Quoted text =
════════════════════

(EEMCS) HPC Cluster
Introduction
One of the clusters at the University is the (EEMCS) HPC Cluster. This cluster, funded by the DSI research institute (formerly known as CTIT), started in the year 2017 as joint operation of several research groups to work on deep learning / AI methods. During the years more groups participated and the cluster got expansion with several more nodes containing multi CPU/GPU combinations. The current participating faculties are the BMS, EEMCS, TNW and ET faculty of the University of Twente.
This HPC cluster is a collection of many separate servers (computers), called compute nodes, which are connected via a fast interconnect.
There may be different types of nodes for different types of tasks. The HPC cluster listed on this wiki has
- a headnode or login node, where users log in
- multiple data nodes
- Cpu compute nodes
- “fat” Cpu compute node with 2TB of memory
- Cpu+Gpu compute nodes (on these nodes computations can be run both on CPU cores and on a Graphical Processing Unit cards)
All cluster nodes have the same components as a laptop or desktop: CPU cores, memory and disk space. The difference between personal computer and a cluster node is in quantity, quality and power of the components.
For more information on the list of used hardware for this cluster, see the EEMCS-HPC Hardware page.
This cluster is based on the Slurm scheduler 21.08.5 running on Ubuntu 22.04 LTS.
Login Nodes
You can connect to one of the headnodes : hpc-head1.ewi.utwente.nl or hpc-head2.ewi.utwente.nl
See the connection info page on how to connect.
Do NOT login to the compute nodes, either directly or through ssh, ONLY on one of the head nodes !!!!
Slurm Scheduler
To monitor the jobs and progress you can use the EEMCS-HPC Slurm dashboard page or the available command line tools like squeue or scontrol.
To use specific resources please check the EEMCS-HPC features, resources and partitions page.
See the Slurm/HPC scheduler info page for more information.
Maintenance
Upcoming maintenance :
- 23 Oct 2024 software updates
- xx Nov 2024 network/storage
During the maintenance day, the whole cluster will go offline.
Alternatives
For smaller experiments and interactive jobs, please try other resources like :
or external providers like :
Access
Who has access?
- Every member of the following will have a raised priority :
- BMS
- EEMCS
- EEMCS-Students
- TNW
- Non members employees, students and guests are allowed as well, but will get a basic priority factor.
To get access, you need to have an AD account of the University of Twente. All students and employees have such an account and they can be arranged for external persons. To get your AD account enabled for these clusters, you need to contact one of the contact persons.
Partitions
Access to the following partitions are limited to the funders during the first year of investment, these can be reached using their partitions.

════════════════════

Problems =
a - Decide whether each statement agrees with the HPC cluster page, answering yes or no and quoting the words of the page that settle it: (i) the cluster started in 2017; (ii) users may reach the compute nodes through ssh; (iii) the cluster runs on Ubuntu 20.04.
b - Pick up the HPC cluster page after its last sentence and continue writing it.
The rows have no connection to the HPC cluster page.

════════════════════

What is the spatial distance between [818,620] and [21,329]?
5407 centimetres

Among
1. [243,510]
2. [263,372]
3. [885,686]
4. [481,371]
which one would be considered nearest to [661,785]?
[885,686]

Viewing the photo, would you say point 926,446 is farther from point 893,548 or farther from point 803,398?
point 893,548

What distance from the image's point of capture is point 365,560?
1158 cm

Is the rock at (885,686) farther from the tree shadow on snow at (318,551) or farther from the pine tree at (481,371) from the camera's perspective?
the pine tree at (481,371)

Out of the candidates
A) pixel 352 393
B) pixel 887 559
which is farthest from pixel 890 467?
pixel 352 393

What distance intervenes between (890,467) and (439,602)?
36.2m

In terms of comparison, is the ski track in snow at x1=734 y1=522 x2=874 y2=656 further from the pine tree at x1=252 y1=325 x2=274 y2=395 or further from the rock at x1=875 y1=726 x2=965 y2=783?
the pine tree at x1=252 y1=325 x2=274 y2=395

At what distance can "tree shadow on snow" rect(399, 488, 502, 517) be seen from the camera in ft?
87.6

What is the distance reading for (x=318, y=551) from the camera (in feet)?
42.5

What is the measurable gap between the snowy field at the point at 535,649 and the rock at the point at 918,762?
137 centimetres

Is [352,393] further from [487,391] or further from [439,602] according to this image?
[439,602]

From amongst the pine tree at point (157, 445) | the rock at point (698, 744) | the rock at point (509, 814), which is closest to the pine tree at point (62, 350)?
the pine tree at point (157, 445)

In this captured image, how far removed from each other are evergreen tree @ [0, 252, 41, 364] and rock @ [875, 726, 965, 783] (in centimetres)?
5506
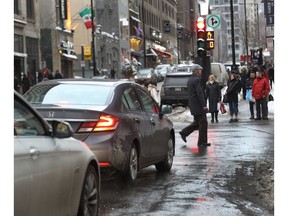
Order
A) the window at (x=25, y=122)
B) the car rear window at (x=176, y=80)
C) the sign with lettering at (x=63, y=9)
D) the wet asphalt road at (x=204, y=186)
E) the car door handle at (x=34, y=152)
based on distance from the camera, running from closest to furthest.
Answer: the car door handle at (x=34, y=152) < the window at (x=25, y=122) < the wet asphalt road at (x=204, y=186) < the car rear window at (x=176, y=80) < the sign with lettering at (x=63, y=9)

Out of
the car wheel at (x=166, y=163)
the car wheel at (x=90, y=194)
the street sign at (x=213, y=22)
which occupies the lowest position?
the car wheel at (x=166, y=163)

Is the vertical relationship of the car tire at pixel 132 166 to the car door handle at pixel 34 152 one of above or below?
below

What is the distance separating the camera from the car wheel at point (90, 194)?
5926 millimetres

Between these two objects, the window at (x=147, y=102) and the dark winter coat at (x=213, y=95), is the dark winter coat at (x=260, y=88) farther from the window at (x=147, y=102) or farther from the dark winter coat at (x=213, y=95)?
the window at (x=147, y=102)

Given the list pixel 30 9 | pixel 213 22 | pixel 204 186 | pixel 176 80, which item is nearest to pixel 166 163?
pixel 204 186

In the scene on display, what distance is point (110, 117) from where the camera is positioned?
8367 millimetres

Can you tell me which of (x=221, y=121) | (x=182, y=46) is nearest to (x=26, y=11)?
(x=221, y=121)

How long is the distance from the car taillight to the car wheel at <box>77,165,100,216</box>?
1.79 meters

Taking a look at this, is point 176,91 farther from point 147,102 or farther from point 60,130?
point 60,130

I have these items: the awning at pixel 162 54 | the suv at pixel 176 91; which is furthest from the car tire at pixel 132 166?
the awning at pixel 162 54

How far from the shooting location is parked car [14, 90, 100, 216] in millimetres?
4449

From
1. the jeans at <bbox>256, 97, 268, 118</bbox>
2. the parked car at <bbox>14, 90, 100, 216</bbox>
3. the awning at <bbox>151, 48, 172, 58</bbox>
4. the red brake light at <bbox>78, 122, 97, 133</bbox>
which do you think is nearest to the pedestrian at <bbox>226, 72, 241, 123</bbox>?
the jeans at <bbox>256, 97, 268, 118</bbox>

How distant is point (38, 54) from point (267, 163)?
36498mm
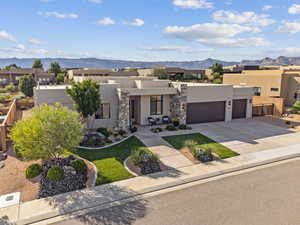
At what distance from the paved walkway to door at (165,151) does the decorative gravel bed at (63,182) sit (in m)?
4.87

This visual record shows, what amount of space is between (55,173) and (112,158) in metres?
3.92

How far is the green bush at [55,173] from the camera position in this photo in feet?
33.0

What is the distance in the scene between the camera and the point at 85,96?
633 inches

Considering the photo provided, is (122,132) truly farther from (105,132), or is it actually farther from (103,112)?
(103,112)

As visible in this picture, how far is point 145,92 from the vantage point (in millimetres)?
20234

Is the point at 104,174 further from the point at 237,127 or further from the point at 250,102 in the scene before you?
the point at 250,102

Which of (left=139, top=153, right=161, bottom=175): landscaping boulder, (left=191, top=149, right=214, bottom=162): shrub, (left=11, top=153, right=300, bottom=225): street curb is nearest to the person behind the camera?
(left=11, top=153, right=300, bottom=225): street curb

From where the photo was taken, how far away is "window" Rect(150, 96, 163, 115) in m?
21.2

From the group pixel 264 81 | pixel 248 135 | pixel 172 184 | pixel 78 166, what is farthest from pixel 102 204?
pixel 264 81

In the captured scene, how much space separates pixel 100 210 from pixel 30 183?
167 inches

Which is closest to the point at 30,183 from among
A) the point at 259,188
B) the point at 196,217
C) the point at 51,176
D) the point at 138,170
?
the point at 51,176

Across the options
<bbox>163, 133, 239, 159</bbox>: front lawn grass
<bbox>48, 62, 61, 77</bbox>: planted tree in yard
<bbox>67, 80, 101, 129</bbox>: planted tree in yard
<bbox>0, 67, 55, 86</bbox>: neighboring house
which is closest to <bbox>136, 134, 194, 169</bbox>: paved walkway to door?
<bbox>163, 133, 239, 159</bbox>: front lawn grass

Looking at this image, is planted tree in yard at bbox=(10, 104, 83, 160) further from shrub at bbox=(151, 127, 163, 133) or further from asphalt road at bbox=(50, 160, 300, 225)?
shrub at bbox=(151, 127, 163, 133)

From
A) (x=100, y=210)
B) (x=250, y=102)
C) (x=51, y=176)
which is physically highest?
(x=250, y=102)
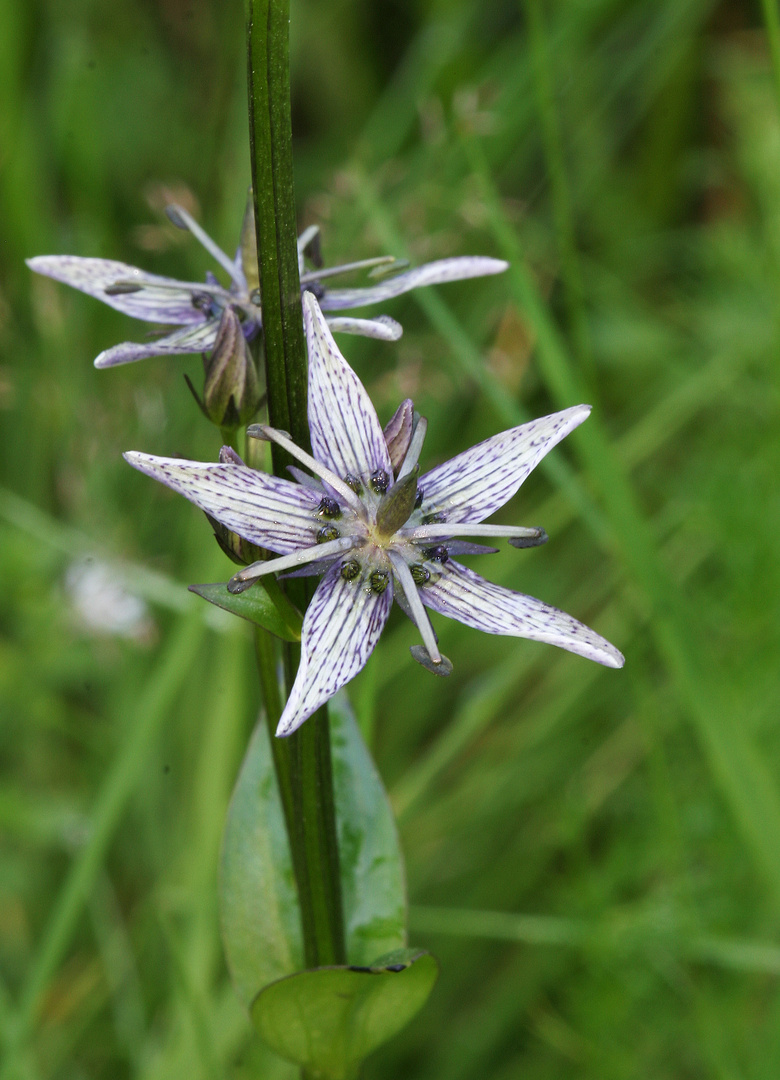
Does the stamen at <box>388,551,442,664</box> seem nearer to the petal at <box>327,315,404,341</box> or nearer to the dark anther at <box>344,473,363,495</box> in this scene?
the dark anther at <box>344,473,363,495</box>

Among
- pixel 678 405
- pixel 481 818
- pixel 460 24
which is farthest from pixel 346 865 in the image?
pixel 460 24

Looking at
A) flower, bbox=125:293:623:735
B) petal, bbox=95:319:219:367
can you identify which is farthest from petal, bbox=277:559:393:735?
petal, bbox=95:319:219:367

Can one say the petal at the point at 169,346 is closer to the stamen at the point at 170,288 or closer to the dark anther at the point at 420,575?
the stamen at the point at 170,288

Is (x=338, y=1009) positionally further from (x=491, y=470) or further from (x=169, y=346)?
(x=169, y=346)

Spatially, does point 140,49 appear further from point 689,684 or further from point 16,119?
point 689,684

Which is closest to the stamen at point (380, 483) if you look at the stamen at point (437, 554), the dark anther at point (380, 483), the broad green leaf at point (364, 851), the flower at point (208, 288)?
the dark anther at point (380, 483)

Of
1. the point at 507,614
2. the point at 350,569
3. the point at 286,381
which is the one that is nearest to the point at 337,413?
the point at 286,381
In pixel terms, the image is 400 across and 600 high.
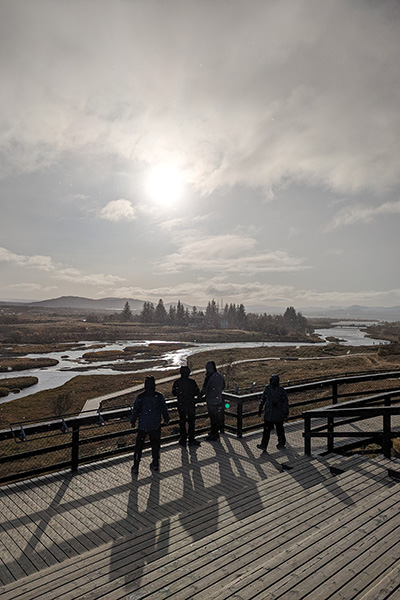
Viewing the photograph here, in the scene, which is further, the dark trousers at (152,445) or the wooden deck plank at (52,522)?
the dark trousers at (152,445)

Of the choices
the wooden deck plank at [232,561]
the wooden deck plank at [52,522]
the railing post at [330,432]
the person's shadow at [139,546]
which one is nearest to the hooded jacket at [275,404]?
the railing post at [330,432]

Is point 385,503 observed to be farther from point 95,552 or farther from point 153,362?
point 153,362

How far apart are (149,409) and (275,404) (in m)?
3.01

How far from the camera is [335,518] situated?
4.48 m

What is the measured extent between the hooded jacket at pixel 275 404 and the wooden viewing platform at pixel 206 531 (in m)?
0.90

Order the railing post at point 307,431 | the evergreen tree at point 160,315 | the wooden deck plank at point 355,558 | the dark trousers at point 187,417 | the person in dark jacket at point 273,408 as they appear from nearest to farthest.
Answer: the wooden deck plank at point 355,558 → the railing post at point 307,431 → the person in dark jacket at point 273,408 → the dark trousers at point 187,417 → the evergreen tree at point 160,315

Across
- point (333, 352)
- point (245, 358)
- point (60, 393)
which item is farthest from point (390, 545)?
point (333, 352)

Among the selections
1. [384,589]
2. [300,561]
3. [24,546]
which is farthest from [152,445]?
[384,589]

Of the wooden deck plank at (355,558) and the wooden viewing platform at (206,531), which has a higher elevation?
the wooden deck plank at (355,558)

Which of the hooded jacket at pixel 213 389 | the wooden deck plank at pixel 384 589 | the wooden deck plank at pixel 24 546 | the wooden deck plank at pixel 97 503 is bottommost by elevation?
the wooden deck plank at pixel 97 503

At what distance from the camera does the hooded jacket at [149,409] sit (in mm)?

════════════════════

Results of the tasks =
a -
(i) Yes: "started in the year 2017"
(ii) No: "Do NOT login to the compute nodes, either directly or through ssh"
(iii) No: "running on Ubuntu 22.04 LTS"

b -
The HPC/SLURM cluster contains multiple common partitions :
Partition name | available to |
main | All (default) |
dmb | eemcs-dmb |
ram | eemcs-ram |
bdsi | bms-bdsi |
mia | eemcs-mia |
am | eemcs-(dmmp/macs/mast/mia/mms/sor/stat) |
mia-pof | eemcs-mia & tnw-pof |
students | eemcs-students |
* For now the students partition is only for course related work, BSc and/or MSc will have access to the related research group partition.
Check the EEMCS-HPC specifics, partition option on how to select the these.
HPC Priority
The participating groups who have done investments in the HPC cluster, therefore they will have more priority than other groups not participating.
In order to gain more priority, your group can do an investment in the HPC cluster, depending on the kind of investment this will result in :
- Sole usage of the purchased compute node(s) for the time span of approx. one year.
- A higher priority factor related to the total amount of investment, retirement of hardware will reduce the priority factor (after roughly 8 years).
- Participating higher Quality of Service.
This combination will guarantee more priority and calculation time on the cluster.
please consult the corresponding contact for this :
Contact persons.
- Geert Jan Laanstra (EEMCS-DMB/SCS)
- Jan Flokstra (EEMCS-DMB/HMI)
- t.b.d.
- Frederik Reenders (LISA-ITO, only for calamities)
Admin Page
See the EEMCS-HPC Admin page for more information.
Credentials
Accounts
For staff, the username is probably your family name followed by your initials, for students its your student number starting with the “s”, for guest accounts this would be starting with the “x”.
DSI Computing Lab does not store your password and we are unable to reset your password. If you require password assistance, please visit the ICTS/LISA Servicedesk.
Mailing list
For the HPC/SLURM cluster, two mailing lists are created :
- EEMCS-Hpc-Cluster-Users (all the users)
- EEMCS-Hpc-Cluster-Managers (all the managers)
Connecting to the cluster
Access to DSI Computing Lab resources is provided via secure shell (SSH) login.
Most Unix-like operating systems (Mac OS X, Linux, etc) provide an ssh utility by default that can be accessed by typing the command ssh in a terminal window.
You can connect to one of the headnodes : hpc-head1.ewi.utwente.nl or hpc-head2.ewi.utwente.nl
See the connecting page for more information.
Setting up
Software.
The cluster machines run on Ubuntu Server 22.04 lts, some basic packages in the repositories have been installed. Additional software is available using module files.
See the EEMCS-HPC Software page for more information.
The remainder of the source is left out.